Inflammation is thought to lead to alterations in vascular function, including disruption of the inner lining of blood vessels (endotheliopathy), and postulated to result in decreased perfusion and neuronal damage, although this potential pathobiologic disease mechanism remains to be definitively demonstrated in MS. Interestingly, studies of the microvasculature of the brain in MS have revealed possible reductions in blood perfusion, even in the normal appearing parts of the brain. In MS it is also recognized that elevations in hypoxia inducible factors (insinuating vascular compromise) occur in regions of neurodegeneration, and in our study of RFI in MS we will elucidate whether changes in the retinal vasculature and alterations in retinal blood flow precede, occur concomitantly or follow the retinal neurodegeneration (accurately quantified with optical coherence tomography; OCT) that is known to occur in MS eyes, both following optic neuritis, as well as in MS eyes without a history of optic neuritis (subclinical optic neuropathy; which is known to be virtually ubiquitous in all forms of MS).
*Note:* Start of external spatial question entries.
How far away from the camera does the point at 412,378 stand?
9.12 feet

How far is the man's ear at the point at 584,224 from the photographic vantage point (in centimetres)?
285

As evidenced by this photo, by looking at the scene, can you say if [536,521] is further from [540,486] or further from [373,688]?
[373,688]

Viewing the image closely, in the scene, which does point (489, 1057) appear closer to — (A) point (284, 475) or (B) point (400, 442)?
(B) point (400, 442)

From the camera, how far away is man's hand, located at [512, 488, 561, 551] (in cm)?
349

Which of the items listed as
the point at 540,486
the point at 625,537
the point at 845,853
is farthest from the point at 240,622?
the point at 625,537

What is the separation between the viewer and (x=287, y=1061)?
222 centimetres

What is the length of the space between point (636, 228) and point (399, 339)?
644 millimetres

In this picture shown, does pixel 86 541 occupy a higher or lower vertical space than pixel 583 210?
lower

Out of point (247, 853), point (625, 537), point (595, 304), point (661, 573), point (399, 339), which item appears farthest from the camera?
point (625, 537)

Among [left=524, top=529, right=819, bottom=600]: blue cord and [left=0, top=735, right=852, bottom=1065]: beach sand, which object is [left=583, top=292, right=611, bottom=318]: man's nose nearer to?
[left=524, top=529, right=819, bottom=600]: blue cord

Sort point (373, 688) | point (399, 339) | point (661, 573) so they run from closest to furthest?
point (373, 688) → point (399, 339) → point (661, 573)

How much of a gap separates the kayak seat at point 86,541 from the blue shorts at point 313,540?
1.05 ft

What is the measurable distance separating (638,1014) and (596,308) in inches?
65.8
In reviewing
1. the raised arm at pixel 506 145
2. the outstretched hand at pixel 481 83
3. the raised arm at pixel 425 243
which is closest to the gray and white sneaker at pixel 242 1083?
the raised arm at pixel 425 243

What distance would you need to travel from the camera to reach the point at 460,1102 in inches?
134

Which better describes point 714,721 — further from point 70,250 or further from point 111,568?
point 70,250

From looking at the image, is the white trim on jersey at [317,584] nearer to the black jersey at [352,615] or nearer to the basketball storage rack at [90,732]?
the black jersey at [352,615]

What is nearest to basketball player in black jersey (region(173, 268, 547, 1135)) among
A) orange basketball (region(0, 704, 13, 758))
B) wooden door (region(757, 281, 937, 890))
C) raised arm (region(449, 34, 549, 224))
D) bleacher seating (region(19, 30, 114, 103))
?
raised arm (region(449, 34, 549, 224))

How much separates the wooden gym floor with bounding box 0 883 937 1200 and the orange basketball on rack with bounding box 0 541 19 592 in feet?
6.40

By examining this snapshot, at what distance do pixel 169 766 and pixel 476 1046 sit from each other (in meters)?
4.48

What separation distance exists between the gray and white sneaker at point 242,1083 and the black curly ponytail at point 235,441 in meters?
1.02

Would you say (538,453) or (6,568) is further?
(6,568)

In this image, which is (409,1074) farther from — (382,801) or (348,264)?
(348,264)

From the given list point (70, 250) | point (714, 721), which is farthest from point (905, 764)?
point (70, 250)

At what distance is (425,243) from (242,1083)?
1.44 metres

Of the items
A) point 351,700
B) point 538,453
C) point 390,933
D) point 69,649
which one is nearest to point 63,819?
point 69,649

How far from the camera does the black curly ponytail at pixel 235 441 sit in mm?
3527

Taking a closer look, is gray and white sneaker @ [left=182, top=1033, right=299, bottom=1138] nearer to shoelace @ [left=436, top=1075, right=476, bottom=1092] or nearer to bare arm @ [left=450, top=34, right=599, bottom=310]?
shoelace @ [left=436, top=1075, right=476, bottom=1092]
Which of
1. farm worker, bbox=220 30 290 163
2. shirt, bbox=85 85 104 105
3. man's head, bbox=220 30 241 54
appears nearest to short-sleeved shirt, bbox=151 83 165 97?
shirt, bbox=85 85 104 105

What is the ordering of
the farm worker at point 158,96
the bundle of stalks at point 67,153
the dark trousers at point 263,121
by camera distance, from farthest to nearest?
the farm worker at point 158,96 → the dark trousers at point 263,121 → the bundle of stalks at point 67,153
Therefore, while particularly interested in studying RFI in patients during acute optic neuritis and afterwards, as well as MS patients with a history of optic neuritis, we are interested in studying RFI in MS in general, including progressive forms of the disease.

Our studies of RFI in MS will not only shed light on biological processes, but potentially identify novel therapeutic avenues in MS. This is particularly likely to be the case if it is found that microvasculature aberrations in blood flow either precede or occur concurrently with and contribute to neurodegeneration in MS, as opposed to simply representing the sequelae of inflammation and tissue destruction that has already occurred.

Other than requiring dilation drops, as would be standard during most visits with an eye doctor, RFI and OCT (which does not require dilation) are completely non-invasive.